> **WORK TO BE COMPLETED**
Substitute "red truck bed" for "red dump bed" everywhere it occurs in the lines below. Reproduce everything else without change.

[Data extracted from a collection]
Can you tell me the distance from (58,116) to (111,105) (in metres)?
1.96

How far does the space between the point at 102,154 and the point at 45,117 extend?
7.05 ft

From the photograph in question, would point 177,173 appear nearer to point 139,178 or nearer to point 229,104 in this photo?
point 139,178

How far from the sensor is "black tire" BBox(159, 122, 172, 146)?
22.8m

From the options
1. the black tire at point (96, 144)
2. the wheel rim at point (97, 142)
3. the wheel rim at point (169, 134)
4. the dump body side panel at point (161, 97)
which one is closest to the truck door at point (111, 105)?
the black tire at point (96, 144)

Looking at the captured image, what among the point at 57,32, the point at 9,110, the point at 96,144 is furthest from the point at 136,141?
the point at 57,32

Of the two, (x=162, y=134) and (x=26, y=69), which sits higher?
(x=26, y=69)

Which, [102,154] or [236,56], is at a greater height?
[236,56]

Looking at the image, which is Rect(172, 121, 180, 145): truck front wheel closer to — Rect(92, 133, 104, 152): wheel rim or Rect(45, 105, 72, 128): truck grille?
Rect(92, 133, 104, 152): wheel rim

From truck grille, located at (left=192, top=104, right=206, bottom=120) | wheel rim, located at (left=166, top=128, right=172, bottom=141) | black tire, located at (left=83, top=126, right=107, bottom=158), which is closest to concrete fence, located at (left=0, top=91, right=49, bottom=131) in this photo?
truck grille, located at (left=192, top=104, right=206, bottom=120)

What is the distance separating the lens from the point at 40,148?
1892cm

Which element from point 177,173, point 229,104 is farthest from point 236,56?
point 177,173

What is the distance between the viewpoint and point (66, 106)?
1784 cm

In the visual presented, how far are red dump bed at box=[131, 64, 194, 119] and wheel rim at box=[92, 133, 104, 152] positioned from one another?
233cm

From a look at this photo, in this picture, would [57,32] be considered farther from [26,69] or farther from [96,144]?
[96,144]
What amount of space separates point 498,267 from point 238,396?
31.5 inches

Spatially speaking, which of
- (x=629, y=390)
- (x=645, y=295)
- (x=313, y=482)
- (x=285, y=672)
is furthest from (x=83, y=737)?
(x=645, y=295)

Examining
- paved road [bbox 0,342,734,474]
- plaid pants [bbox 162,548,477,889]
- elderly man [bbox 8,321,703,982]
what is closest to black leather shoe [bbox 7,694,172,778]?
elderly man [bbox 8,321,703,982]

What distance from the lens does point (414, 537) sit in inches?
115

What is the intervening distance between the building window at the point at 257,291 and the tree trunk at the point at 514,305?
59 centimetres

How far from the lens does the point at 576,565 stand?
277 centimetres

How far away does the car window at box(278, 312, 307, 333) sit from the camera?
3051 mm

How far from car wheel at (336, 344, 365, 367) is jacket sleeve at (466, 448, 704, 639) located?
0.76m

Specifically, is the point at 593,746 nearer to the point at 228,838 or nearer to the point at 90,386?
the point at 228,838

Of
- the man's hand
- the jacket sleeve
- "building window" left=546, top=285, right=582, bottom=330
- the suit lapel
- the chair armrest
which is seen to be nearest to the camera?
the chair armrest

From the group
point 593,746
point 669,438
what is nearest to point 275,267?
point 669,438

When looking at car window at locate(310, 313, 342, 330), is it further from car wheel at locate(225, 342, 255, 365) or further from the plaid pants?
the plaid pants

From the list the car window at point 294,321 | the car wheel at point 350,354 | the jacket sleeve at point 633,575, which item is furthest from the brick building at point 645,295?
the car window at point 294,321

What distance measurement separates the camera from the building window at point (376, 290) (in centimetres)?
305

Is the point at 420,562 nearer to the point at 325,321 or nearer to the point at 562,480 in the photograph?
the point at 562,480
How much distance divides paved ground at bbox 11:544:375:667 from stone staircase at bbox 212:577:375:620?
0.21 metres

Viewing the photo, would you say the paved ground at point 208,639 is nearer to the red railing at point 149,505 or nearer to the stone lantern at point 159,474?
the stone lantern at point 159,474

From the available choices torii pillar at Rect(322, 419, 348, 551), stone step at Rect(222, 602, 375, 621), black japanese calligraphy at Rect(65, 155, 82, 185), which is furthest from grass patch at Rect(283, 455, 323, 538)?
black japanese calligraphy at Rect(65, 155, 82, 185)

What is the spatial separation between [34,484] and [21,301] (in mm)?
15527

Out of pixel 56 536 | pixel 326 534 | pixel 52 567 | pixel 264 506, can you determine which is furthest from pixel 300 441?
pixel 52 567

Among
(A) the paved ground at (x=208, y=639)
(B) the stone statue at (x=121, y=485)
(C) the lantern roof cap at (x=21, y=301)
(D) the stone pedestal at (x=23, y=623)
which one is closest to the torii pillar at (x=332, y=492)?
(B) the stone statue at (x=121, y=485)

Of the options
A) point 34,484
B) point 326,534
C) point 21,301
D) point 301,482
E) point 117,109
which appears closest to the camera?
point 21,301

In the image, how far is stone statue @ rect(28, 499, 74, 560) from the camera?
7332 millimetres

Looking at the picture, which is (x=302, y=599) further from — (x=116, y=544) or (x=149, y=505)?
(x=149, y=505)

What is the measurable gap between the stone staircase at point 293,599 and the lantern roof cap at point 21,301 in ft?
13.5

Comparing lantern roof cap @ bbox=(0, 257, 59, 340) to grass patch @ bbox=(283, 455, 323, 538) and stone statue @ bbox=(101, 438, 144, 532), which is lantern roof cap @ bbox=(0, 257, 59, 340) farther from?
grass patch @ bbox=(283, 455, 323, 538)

> **FINISHED ANSWER**
Can you tell me the distance from (58,116) to (111,105) (in metres)?
1.96

How far does the space between the point at 102,154 and the point at 45,117 extend?
7.05 ft

From the photograph in question, would point 177,173 appear nearer to point 139,178 or nearer to point 229,104 in this photo?
point 139,178

How far from the sensor is "black tire" BBox(159, 122, 172, 146)?
22.8m

From the options
1. the black tire at point (96, 144)
2. the wheel rim at point (97, 142)
3. the wheel rim at point (169, 134)
4. the dump body side panel at point (161, 97)
which one is closest to the truck door at point (111, 105)?
the black tire at point (96, 144)

Looking at the captured image, what among the point at 57,32, the point at 9,110, the point at 96,144 is furthest from the point at 136,141?
the point at 57,32

Of the two, (x=162, y=134) and (x=26, y=69), which sits higher?
(x=26, y=69)

Which, [102,154] or [236,56], is at a greater height?
[236,56]

Looking at the image, which is Rect(172, 121, 180, 145): truck front wheel closer to — Rect(92, 133, 104, 152): wheel rim or Rect(45, 105, 72, 128): truck grille?
Rect(92, 133, 104, 152): wheel rim

From truck grille, located at (left=192, top=104, right=206, bottom=120) | wheel rim, located at (left=166, top=128, right=172, bottom=141) | black tire, located at (left=83, top=126, right=107, bottom=158), which is closest to concrete fence, located at (left=0, top=91, right=49, bottom=131) in this photo?
truck grille, located at (left=192, top=104, right=206, bottom=120)

What is the distance separating the lens from the point at 40,148?
1892cm

Which element from point 177,173, point 229,104 is farthest from point 236,56?
point 177,173

What is the distance between the viewpoint and point (66, 106)?
1784 cm

In the visual presented, how far are red truck bed at box=[131, 64, 194, 119] and wheel rim at box=[92, 133, 104, 152] positioned from one another?
233cm

From a look at this photo, in this picture, would [57,32] be considered farther from [26,69] or farther from [96,144]?
[96,144]
What amount of space separates point 498,267 from point 238,396?
31.5 inches

Spatially speaking, which of
- (x=629, y=390)
- (x=645, y=295)
- (x=313, y=482)
- (x=285, y=672)
is furthest from (x=83, y=737)?
(x=645, y=295)

Examining
- paved road [bbox 0,342,734,474]
- plaid pants [bbox 162,548,477,889]
- elderly man [bbox 8,321,703,982]
what is closest to black leather shoe [bbox 7,694,172,778]?
elderly man [bbox 8,321,703,982]

What distance from the lens does point (414, 537) sit in inches?
115

What is the intervening distance between the building window at the point at 257,291 and the tree trunk at the point at 514,305?
59 centimetres

How far from the lens does the point at 576,565 stand?
277 centimetres

How far away does the car window at box(278, 312, 307, 333) sit from the camera?
3051 mm

How far from car wheel at (336, 344, 365, 367) is jacket sleeve at (466, 448, 704, 639) located?
0.76m

Specifically, is the point at 593,746 nearer to the point at 228,838 or nearer to the point at 90,386?
the point at 228,838

Of
- the man's hand
- the jacket sleeve
- "building window" left=546, top=285, right=582, bottom=330
- the suit lapel
- the chair armrest
which is seen to be nearest to the camera?
the chair armrest

From the group
point 593,746
point 669,438
what is nearest to point 275,267?
point 669,438

When looking at car window at locate(310, 313, 342, 330), is it further from car wheel at locate(225, 342, 255, 365) or further from the plaid pants?
the plaid pants

From the list the car window at point 294,321 | the car wheel at point 350,354 | the jacket sleeve at point 633,575, which item is furthest from the brick building at point 645,295?
the car window at point 294,321

What distance measurement separates the camera from the building window at point (376, 290) (in centimetres)?
305

Is the point at 420,562 nearer to the point at 325,321 or nearer to the point at 562,480 in the photograph?
the point at 562,480
How much distance divides paved ground at bbox 11:544:375:667 from stone staircase at bbox 212:577:375:620?
0.21 metres

Viewing the photo, would you say the paved ground at point 208,639 is nearer to the red railing at point 149,505 or nearer to the stone lantern at point 159,474?
the stone lantern at point 159,474

From the available choices torii pillar at Rect(322, 419, 348, 551), stone step at Rect(222, 602, 375, 621), black japanese calligraphy at Rect(65, 155, 82, 185), which is furthest from grass patch at Rect(283, 455, 323, 538)?
black japanese calligraphy at Rect(65, 155, 82, 185)

What is the spatial separation between [34,484] and [21,301] (in mm)?
15527

Out of pixel 56 536 | pixel 326 534 | pixel 52 567 | pixel 264 506, can you determine which is furthest from pixel 300 441?
pixel 52 567

Among
(A) the paved ground at (x=208, y=639)
(B) the stone statue at (x=121, y=485)
(C) the lantern roof cap at (x=21, y=301)
(D) the stone pedestal at (x=23, y=623)
which one is closest to the torii pillar at (x=332, y=492)?
(B) the stone statue at (x=121, y=485)

Of the options
A) point 34,484
B) point 326,534
C) point 21,301
D) point 301,482
E) point 117,109
which appears closest to the camera?
point 21,301

In the image, how far is stone statue @ rect(28, 499, 74, 560) from the camera?
7332 millimetres

Looking at the picture, which is (x=302, y=599) further from — (x=116, y=544) or (x=149, y=505)?
(x=149, y=505)

What is the measurable gap between the stone staircase at point 293,599 and the lantern roof cap at point 21,301 in ft?
13.5

Comparing lantern roof cap @ bbox=(0, 257, 59, 340) to grass patch @ bbox=(283, 455, 323, 538) and stone statue @ bbox=(101, 438, 144, 532), which is lantern roof cap @ bbox=(0, 257, 59, 340) farther from?
grass patch @ bbox=(283, 455, 323, 538)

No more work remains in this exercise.